O doux pays, meilleur que tu n’es renommé,
Tu perds un de tes fils qui t’ont le plus aimé ;
Adieu ! reste béni dans les fruits que tu portes,
Moissons de pur froment, d’âmes douces et fortes !
Adieu !… »

Sa voix faiblit, une larme roula

Sur sa pâle paupière et sa bouche trembla :
Il reprit :

« Au revoir, là-haut, chez notre père…

Ne pleurez pas, priez… je crois, j’aime, j’espère…
Je meurs en plein soleil, doucement, au milieu
De mes plus chers amours !… Mère !… Pernette ! Adieu. »

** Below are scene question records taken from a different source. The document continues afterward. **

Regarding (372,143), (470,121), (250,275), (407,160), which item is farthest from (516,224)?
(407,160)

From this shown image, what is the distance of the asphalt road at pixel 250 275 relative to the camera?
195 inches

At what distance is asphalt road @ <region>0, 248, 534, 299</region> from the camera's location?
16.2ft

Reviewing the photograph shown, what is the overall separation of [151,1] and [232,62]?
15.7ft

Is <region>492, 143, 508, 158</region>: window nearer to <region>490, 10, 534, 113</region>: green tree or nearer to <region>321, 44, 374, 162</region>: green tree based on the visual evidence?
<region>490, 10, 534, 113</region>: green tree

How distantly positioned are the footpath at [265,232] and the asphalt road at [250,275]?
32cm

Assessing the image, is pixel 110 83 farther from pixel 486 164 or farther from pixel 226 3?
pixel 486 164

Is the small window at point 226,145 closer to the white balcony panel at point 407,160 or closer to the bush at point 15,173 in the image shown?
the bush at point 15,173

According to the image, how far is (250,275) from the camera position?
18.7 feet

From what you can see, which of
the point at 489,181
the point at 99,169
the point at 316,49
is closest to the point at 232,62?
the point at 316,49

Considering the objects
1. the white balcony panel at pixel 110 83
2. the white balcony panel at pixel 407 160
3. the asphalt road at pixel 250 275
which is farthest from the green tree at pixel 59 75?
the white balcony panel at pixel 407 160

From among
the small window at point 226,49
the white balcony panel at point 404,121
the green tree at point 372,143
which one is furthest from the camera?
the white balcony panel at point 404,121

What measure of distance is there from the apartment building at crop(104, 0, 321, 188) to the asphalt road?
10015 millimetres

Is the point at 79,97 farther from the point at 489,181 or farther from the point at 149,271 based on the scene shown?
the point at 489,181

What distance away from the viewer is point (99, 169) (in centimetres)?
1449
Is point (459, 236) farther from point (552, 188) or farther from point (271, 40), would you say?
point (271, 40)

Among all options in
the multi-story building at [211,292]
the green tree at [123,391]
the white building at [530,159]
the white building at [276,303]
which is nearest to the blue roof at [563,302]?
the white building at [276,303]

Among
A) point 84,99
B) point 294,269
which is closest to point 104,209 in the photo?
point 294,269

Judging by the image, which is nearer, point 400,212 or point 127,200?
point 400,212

Le silence, un frisson sur sa face ternie,
Une froide sueur, annonçaient l’agonie ;
Et le pasteur comprit, à des râlements sourds,
Que cette âme attendait les suprêmes secours.
Les chrétiens, prosternés et comprimant leurs larmes,
Pour aider au mourant prirent leurs saintes armes ;
La mère étroitement s’empara de son fils,
Dans ses mains, sur son cœur colla le crucifix ;
Et la pieuse foule à ce combat présente
Commença l’oraison de l’âme agonisante.